Chapter 108 The Capital Fractures
The capital of Aeloria used to hum with magic.
Now it wheezed.
The ley lines that once ran beneath its marble streets were frayed, bleeding energy into the air like a wound that refused to close. Buildings flickered between states—solid, spectral, forgotten. The palace loomed like a ghost, its spires cracked, its banners burned.
And Milo’s influence was everywhere.
We arrived at dawn.
Not that it mattered.
The sun didn’t rise here anymore. Everything was dark and tainted with evil.

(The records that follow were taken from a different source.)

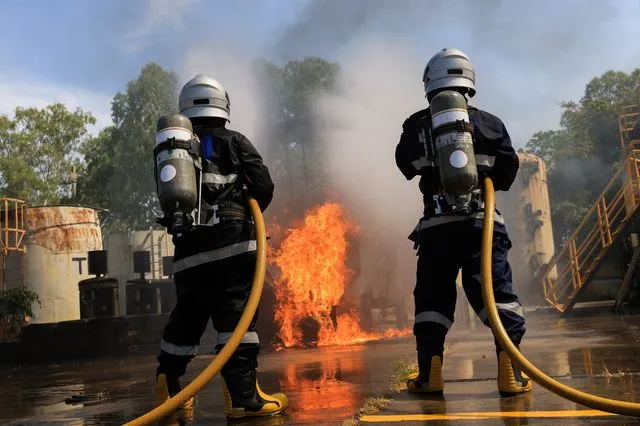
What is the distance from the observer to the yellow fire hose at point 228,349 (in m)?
2.96

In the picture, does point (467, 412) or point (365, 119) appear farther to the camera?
point (365, 119)

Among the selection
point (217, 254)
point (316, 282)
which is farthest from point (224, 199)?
point (316, 282)

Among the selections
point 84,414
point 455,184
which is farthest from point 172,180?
point 84,414

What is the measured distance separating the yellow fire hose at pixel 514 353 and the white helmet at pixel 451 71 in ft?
1.99

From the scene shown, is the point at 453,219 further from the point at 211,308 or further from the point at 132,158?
the point at 132,158

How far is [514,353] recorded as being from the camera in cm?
306

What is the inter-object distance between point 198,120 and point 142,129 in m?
33.1

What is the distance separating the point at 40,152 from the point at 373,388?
38.8 metres

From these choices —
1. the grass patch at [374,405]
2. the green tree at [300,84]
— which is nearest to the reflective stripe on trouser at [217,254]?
A: the grass patch at [374,405]

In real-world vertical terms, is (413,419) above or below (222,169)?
below

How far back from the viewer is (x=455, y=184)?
3.41m

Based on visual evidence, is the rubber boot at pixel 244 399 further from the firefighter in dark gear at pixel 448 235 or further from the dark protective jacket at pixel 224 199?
the firefighter in dark gear at pixel 448 235

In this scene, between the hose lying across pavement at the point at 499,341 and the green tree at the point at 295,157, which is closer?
the hose lying across pavement at the point at 499,341

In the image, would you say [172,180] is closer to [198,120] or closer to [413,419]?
[198,120]
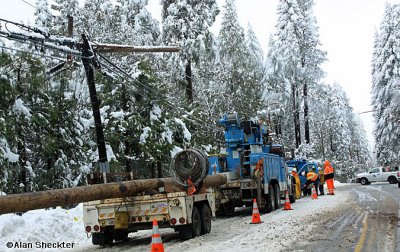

It just hovered, confused, like it wasn’t sure it was welcome.
Every breath you took here in the capital was suffocating.
It felt like the air was too thin, you couldn’t gain enough oxygen, and every time you breathed, you quickly tried to suck more and more air in quicker than he last. It left us almost hyperventilating.
Thessa surveyed the damage. “Well, this is cheerful.”
Kael kicked a broken statue. “I give it a solid two stars. Would not recommend for romantic getaways.”
Zeke was adjusting Gerald’s armor again. “I wouldn’t recommend this place at all, romance or not.”
Gerald snorted.
Quacknor flew above.
Yuel was already scribbling. “The ley lines are collapsing inward here. We might have fixed Emberwild, but here is another story. Milo’s rewriting the capital’s magical architecture.”
Ellira and Lira were sketching a stabilizing glyph, their hands moving in perfect sync. Sweat dampened their brow their faces pale with their efforts.
Aine stood beside me, her silver flame steady. “We need to anchor the ley lines before they collapse completely. The capital has become horrible.”
I nodded.
But my heart wasn’t in it.
Milo used to love the capital.
He said it felt like the city was singing.
Now it was screaming.
We moved quickly.
The Flameborn split into teams.
The Kindlers began healing the leyline fractures.
The Embercallers whispered to the wind, trying to coax it back into rhythm.
The Cindersworn anchored the glyphs with emberlight.
And I continue to help where I could.
Talon joined me at the edge of the plaza.
He was quiet.
He was always quiet.
But today, he looked tired.
“Mo,” he said. “He’s not coming back.”
“I know.”
“But you’re still hoping.”
“I have to.”
He nodded.
Then turned away.
The ground trembled.
The sky dimmed.
And the Void surged.
Great, just what the capital needed, another creature to mess things up.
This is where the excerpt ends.